Stated problem:
Convert the lines of the listing below into a Markdown table with the columns Row and Line, beginning with the line that contains "Reviewing the image" and continuing through the line that contains "16996 millimetres", both included. Number the rows in order, and leave out blank lines and pictures.
────
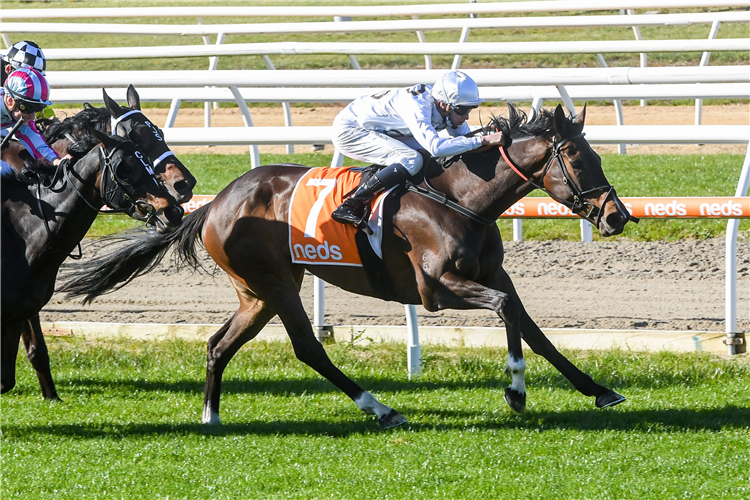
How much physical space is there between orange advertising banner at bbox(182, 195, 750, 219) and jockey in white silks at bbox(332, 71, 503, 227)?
821 mm

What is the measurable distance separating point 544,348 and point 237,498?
1835 mm

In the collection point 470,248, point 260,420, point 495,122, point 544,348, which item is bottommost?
point 260,420

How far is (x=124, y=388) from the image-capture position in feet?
19.0

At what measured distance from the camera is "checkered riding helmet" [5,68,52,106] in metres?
4.86

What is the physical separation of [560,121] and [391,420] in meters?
1.69

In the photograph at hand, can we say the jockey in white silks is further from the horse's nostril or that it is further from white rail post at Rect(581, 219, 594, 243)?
white rail post at Rect(581, 219, 594, 243)

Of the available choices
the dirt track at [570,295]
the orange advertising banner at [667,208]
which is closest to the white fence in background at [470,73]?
the orange advertising banner at [667,208]

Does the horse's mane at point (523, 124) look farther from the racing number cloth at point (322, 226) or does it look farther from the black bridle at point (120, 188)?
the black bridle at point (120, 188)

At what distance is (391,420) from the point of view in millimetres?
4891

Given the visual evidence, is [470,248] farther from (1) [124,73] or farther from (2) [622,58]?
(2) [622,58]

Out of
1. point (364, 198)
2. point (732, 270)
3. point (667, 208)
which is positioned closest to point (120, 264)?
point (364, 198)

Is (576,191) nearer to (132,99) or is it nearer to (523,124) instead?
(523,124)

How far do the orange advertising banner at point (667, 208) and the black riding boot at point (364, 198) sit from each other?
1.07 metres

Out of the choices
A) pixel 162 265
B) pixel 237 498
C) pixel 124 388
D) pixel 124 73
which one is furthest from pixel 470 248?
pixel 162 265
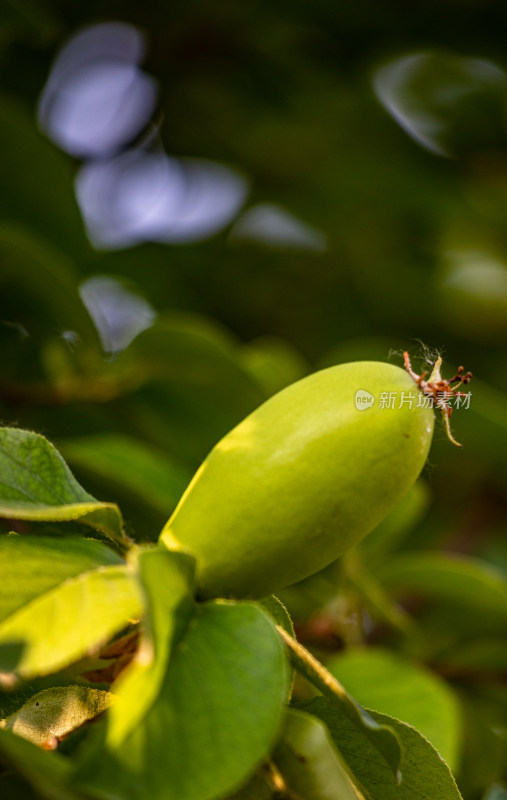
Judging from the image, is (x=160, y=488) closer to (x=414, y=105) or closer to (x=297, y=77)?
(x=297, y=77)

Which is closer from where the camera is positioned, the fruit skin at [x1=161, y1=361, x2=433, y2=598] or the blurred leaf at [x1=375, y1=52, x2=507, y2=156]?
the fruit skin at [x1=161, y1=361, x2=433, y2=598]

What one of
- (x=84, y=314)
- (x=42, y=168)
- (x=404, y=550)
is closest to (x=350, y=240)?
(x=404, y=550)

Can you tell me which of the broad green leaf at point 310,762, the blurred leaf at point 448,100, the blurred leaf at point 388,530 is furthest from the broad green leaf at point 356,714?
the blurred leaf at point 448,100

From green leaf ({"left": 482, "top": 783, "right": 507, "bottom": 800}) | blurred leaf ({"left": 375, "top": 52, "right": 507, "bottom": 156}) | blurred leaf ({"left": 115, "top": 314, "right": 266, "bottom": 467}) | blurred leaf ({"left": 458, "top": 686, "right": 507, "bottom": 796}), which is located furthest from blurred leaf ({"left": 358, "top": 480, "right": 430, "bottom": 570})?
blurred leaf ({"left": 375, "top": 52, "right": 507, "bottom": 156})

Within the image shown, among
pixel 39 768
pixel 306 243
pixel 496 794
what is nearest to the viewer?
pixel 39 768

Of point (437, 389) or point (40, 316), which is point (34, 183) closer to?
point (40, 316)

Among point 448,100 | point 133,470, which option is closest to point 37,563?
point 133,470

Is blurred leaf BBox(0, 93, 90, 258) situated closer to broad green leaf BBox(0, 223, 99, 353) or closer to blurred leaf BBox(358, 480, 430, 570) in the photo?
broad green leaf BBox(0, 223, 99, 353)
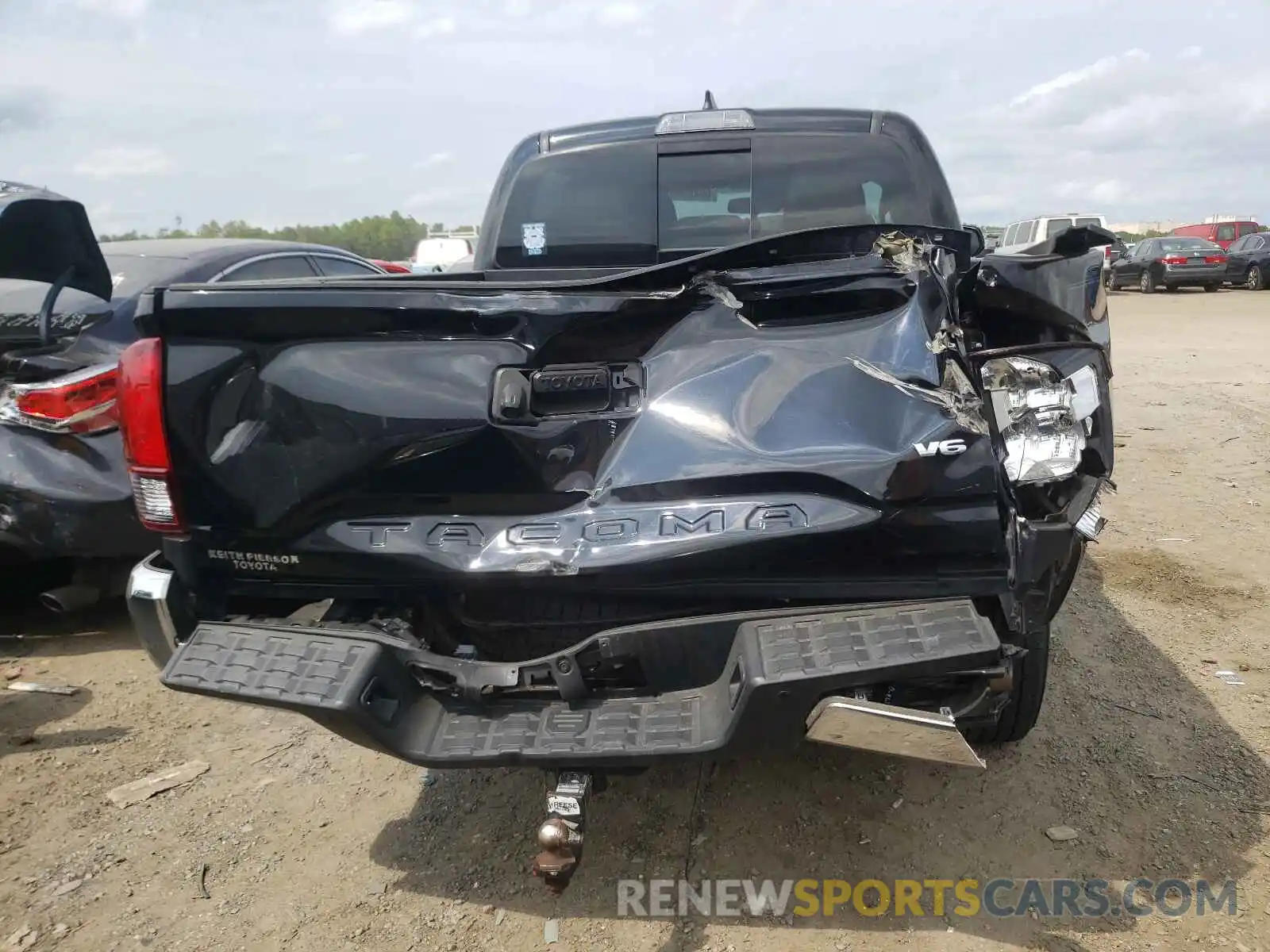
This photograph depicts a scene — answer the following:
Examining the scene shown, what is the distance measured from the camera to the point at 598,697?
2.05m

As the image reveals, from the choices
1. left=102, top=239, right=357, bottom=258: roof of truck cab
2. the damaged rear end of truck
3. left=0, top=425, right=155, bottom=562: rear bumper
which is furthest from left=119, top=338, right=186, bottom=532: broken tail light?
left=102, top=239, right=357, bottom=258: roof of truck cab

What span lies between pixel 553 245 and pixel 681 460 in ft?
7.68

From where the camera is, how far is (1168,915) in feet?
7.14

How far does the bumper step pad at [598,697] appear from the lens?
1771 mm

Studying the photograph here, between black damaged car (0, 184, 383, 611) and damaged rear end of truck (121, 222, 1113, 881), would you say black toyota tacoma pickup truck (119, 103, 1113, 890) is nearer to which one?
damaged rear end of truck (121, 222, 1113, 881)

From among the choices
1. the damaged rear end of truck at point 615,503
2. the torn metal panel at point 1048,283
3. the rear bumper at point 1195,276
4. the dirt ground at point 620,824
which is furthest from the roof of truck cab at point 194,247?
the rear bumper at point 1195,276

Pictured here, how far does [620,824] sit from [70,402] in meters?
2.93

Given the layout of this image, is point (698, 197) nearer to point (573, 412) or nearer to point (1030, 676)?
point (573, 412)

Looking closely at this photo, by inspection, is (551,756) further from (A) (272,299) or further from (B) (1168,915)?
(B) (1168,915)

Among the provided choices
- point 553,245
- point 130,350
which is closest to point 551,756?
point 130,350

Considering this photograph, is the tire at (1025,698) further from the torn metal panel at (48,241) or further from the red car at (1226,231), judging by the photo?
the red car at (1226,231)

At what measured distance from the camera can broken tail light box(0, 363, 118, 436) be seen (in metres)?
3.67

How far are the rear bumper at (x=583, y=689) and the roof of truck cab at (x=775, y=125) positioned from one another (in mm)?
2552

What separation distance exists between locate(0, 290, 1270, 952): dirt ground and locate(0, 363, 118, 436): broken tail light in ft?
3.62
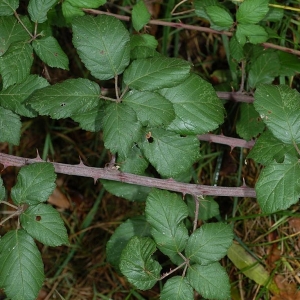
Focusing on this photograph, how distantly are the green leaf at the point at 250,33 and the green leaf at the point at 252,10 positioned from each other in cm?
4

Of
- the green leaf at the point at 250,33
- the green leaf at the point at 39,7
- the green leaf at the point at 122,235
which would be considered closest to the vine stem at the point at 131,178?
the green leaf at the point at 122,235

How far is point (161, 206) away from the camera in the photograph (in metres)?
1.81

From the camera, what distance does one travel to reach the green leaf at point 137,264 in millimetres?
1738

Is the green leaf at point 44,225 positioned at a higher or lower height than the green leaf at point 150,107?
lower

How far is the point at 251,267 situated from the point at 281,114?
1040 mm

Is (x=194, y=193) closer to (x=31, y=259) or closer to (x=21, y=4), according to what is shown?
(x=31, y=259)

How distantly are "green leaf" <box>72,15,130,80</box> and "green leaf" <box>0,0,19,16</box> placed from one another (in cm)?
33

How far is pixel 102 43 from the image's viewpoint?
168 centimetres

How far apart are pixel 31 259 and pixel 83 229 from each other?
1.16 m

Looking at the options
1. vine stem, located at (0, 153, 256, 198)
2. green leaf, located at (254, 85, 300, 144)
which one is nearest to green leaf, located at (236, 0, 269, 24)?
green leaf, located at (254, 85, 300, 144)

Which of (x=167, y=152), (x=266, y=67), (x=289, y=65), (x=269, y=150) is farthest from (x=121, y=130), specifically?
(x=289, y=65)

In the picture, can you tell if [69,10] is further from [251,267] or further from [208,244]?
[251,267]

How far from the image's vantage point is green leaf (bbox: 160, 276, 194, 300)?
174 centimetres

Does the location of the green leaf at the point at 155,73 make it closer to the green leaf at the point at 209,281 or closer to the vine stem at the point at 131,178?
the vine stem at the point at 131,178
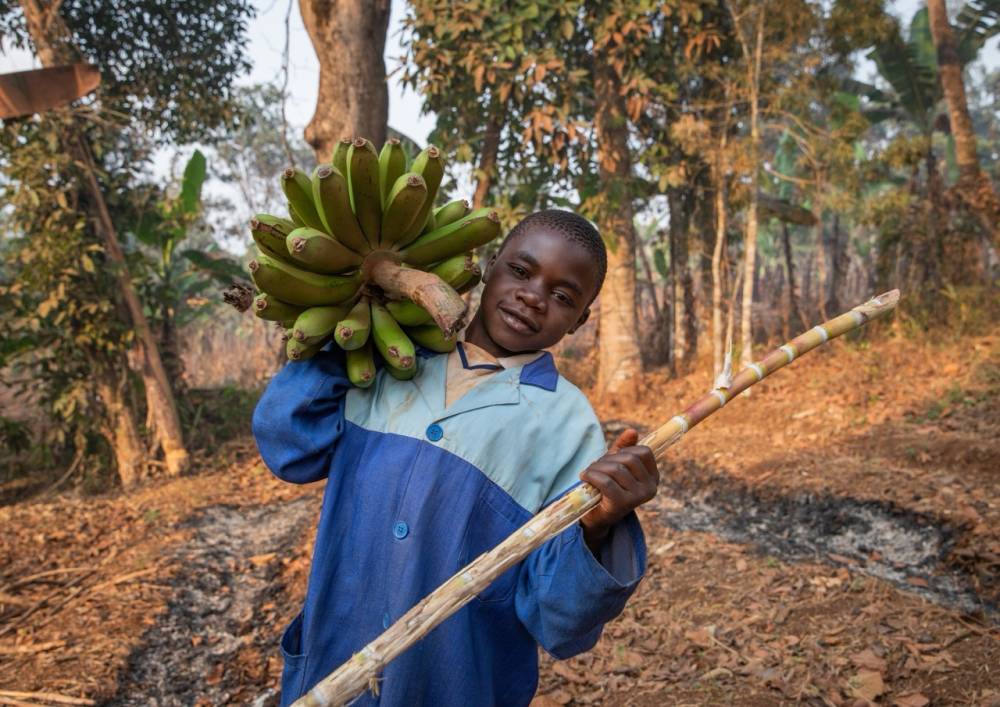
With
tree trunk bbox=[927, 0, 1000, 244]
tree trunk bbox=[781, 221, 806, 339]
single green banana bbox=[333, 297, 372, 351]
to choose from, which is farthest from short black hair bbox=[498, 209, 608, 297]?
tree trunk bbox=[781, 221, 806, 339]

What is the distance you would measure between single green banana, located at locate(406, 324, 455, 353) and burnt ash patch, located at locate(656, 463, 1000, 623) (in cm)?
333

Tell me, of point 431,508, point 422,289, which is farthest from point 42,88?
→ point 431,508

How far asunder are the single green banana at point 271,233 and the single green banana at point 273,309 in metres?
0.11

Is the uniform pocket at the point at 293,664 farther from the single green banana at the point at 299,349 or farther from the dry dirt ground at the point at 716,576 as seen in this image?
the dry dirt ground at the point at 716,576

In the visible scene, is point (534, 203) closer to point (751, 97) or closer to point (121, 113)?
point (751, 97)

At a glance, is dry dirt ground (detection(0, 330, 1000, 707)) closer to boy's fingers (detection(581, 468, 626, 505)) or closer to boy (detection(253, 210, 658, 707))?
boy (detection(253, 210, 658, 707))

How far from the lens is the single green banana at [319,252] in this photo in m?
1.39

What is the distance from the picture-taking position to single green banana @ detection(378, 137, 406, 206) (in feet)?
5.39

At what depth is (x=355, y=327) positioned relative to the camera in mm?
1427

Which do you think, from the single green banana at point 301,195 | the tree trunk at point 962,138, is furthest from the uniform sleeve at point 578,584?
the tree trunk at point 962,138

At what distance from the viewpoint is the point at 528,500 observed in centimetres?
146

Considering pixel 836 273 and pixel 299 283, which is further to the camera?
pixel 836 273

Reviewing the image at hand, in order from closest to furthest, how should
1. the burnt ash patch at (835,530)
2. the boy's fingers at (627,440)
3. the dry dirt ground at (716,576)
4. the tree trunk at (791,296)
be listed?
the boy's fingers at (627,440) → the dry dirt ground at (716,576) → the burnt ash patch at (835,530) → the tree trunk at (791,296)

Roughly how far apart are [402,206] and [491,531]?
735 millimetres
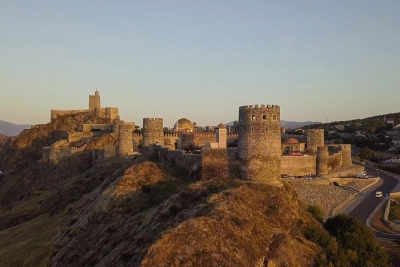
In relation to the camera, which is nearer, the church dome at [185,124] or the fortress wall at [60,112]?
the church dome at [185,124]

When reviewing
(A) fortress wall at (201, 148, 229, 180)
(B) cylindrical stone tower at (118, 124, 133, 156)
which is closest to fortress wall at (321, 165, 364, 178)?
(A) fortress wall at (201, 148, 229, 180)

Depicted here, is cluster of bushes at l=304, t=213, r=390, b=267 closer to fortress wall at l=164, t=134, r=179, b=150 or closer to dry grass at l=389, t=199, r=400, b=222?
dry grass at l=389, t=199, r=400, b=222

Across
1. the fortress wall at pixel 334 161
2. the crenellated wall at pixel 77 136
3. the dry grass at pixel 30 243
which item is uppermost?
the crenellated wall at pixel 77 136

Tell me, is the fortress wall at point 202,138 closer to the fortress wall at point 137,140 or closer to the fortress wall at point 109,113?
the fortress wall at point 137,140

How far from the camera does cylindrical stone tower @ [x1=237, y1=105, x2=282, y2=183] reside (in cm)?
2653

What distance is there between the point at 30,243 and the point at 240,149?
16996 millimetres

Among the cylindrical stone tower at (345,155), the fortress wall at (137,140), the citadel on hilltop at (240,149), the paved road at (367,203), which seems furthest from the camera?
the fortress wall at (137,140)

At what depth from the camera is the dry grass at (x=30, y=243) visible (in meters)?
27.6

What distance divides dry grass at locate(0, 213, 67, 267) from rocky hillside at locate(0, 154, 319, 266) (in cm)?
10

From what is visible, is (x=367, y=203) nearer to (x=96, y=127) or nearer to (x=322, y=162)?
(x=322, y=162)

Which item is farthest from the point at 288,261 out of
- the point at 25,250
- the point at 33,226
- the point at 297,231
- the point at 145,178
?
the point at 33,226

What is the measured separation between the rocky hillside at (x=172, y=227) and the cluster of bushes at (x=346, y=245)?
742mm

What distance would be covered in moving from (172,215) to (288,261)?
665cm

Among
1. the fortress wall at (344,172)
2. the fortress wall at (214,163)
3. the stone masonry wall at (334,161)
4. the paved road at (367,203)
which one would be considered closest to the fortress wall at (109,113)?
the stone masonry wall at (334,161)
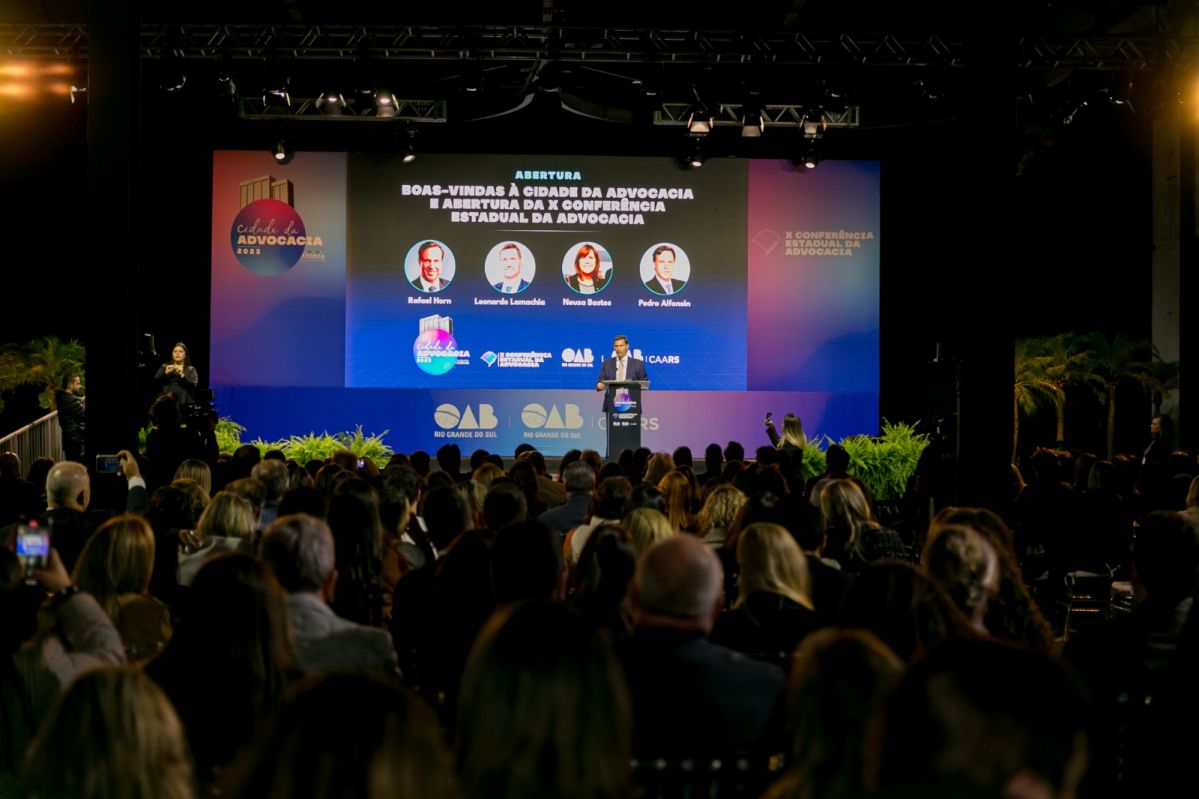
────
Answer:
| Row | Line |
|---|---|
| 1 | Reviewing the image at hand, in order from closest to furthest, how should |
| 2 | 1. the burnt ash patch at (835,530) |
| 3 | 2. the boy's fingers at (627,440) |
| 4 | 3. the dry dirt ground at (716,576) |
| 5 | 4. the tree trunk at (791,296) |
| 6 | be listed? |
| 7 | the boy's fingers at (627,440) → the dry dirt ground at (716,576) → the burnt ash patch at (835,530) → the tree trunk at (791,296) |
| 8 | Roughly how far apart are [402,206] and [491,531]? |
| 9 | 735 millimetres |
| 10 | In relation to the camera, which is nearer, the church dome at [185,124] or the fortress wall at [60,112]? |
| 11 | the church dome at [185,124] |
| 12 | When reviewing |
| 13 | (A) fortress wall at (201, 148, 229, 180) |
| 14 | (B) cylindrical stone tower at (118, 124, 133, 156) |
| 15 | which is closest to fortress wall at (321, 165, 364, 178)? |
| 16 | (A) fortress wall at (201, 148, 229, 180) |
| 17 | Depicted here, is cluster of bushes at l=304, t=213, r=390, b=267 closer to fortress wall at l=164, t=134, r=179, b=150 or closer to dry grass at l=389, t=199, r=400, b=222? |
| 18 | dry grass at l=389, t=199, r=400, b=222 |
| 19 | Across |
| 20 | 1. the fortress wall at pixel 334 161 |
| 21 | 2. the crenellated wall at pixel 77 136 |
| 22 | 3. the dry grass at pixel 30 243 |
| 23 | which item is uppermost? |
| 24 | the crenellated wall at pixel 77 136 |
| 25 | Tell me, is the fortress wall at point 202,138 closer to the fortress wall at point 137,140 or closer to the fortress wall at point 109,113? |
| 26 | the fortress wall at point 137,140 |
| 27 | How far from the camera does cylindrical stone tower @ [x1=237, y1=105, x2=282, y2=183] reside (in cm)? |
| 28 | 2653 |
| 29 | What distance is there between the point at 30,243 and the point at 240,149? |
| 30 | 16996 millimetres |